Collected data:

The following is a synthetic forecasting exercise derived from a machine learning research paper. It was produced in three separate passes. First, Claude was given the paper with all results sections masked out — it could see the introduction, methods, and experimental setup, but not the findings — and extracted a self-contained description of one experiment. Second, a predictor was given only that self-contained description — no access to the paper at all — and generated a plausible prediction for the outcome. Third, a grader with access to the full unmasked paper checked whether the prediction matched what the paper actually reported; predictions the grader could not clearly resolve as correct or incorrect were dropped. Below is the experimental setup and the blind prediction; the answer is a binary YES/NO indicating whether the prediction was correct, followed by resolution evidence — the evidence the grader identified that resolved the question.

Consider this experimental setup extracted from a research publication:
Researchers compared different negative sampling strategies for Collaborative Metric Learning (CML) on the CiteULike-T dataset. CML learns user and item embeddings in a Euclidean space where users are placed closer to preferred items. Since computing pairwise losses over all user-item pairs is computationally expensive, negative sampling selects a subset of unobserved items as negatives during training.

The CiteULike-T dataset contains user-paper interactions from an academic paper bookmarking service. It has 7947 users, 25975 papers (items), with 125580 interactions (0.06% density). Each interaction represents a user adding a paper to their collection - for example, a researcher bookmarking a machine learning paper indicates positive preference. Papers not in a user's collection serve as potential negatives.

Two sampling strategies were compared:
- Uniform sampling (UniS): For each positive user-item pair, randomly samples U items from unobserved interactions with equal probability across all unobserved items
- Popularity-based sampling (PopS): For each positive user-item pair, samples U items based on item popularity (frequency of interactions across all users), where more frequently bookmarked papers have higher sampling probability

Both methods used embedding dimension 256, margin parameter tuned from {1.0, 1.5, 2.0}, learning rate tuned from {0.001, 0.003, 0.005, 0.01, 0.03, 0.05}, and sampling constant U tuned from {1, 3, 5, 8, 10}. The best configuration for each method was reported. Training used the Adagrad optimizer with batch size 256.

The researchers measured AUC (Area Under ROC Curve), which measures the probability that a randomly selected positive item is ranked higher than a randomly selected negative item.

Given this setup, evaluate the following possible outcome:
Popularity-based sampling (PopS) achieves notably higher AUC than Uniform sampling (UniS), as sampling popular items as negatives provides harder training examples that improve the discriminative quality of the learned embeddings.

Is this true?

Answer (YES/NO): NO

Brief => Output only the lines running from the line with "Two sampling strategies" through the final line of the data, inclusive.

Response to this exercise =>
Two sampling strategies were compared:
- Uniform sampling (UniS): For each positive user-item pair, randomly samples U items from unobserved interactions with equal probability across all unobserved items
- Popularity-based sampling (PopS): For each positive user-item pair, samples U items based on item popularity (frequency of interactions across all users), where more frequently bookmarked papers have higher sampling probability

Both methods used embedding dimension 256, margin parameter tuned from {1.0, 1.5, 2.0}, learning rate tuned from {0.001, 0.003, 0.005, 0.01, 0.03, 0.05}, and sampling constant U tuned from {1, 3, 5, 8, 10}. The best configuration for each method was reported. Training used the Adagrad optimizer with batch size 256.

The researchers measured AUC (Area Under ROC Curve), which measures the probability that a randomly selected positive item is ranked higher than a randomly selected negative item.

Given this setup, evaluate the following possible outcome:
Popularity-based sampling (PopS) achieves notably higher AUC than Uniform sampling (UniS), as sampling popular items as negatives provides harder training examples that improve the discriminative quality of the learned embeddings.

Is this true?

Answer (YES/NO): NO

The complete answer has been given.